◆ **WHAT YOU ARE ASKED TO DO**: Pull out each line of the items below that contains the word "window", and copy it in full. Treat case as significant.

◆ **STORED RECORDS**:
+ + +
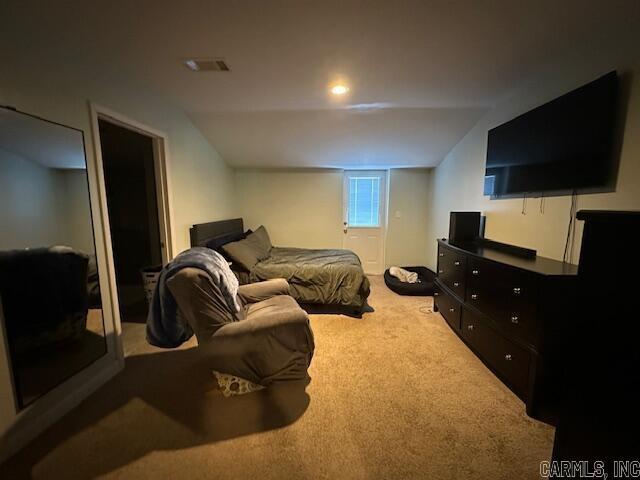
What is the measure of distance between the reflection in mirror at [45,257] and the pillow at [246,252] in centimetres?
+ + +
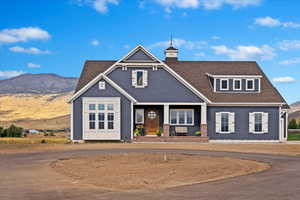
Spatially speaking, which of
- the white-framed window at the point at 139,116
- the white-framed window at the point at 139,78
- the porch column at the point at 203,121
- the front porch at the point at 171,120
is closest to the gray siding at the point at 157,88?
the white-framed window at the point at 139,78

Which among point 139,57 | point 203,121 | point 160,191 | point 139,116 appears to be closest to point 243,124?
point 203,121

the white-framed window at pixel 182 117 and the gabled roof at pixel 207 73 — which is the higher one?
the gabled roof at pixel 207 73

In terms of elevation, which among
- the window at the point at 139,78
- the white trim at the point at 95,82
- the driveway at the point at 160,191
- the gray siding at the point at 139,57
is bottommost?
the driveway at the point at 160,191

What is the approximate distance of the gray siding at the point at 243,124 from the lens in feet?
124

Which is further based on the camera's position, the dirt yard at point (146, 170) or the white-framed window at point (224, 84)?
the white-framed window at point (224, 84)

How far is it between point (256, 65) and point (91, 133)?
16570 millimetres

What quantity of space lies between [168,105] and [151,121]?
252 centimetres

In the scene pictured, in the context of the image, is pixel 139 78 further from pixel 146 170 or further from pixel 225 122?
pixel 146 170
+ + +
◆ **FINAL ANSWER**:
- the white-framed window at the point at 139,116
- the white-framed window at the point at 139,78
the white-framed window at the point at 139,78
the white-framed window at pixel 182 117 and the gabled roof at pixel 207 73 — which is the higher one?
- the window at the point at 139,78
Which is further based on the camera's position, the dirt yard at point (146, 170) or the white-framed window at point (224, 84)?
the white-framed window at point (224, 84)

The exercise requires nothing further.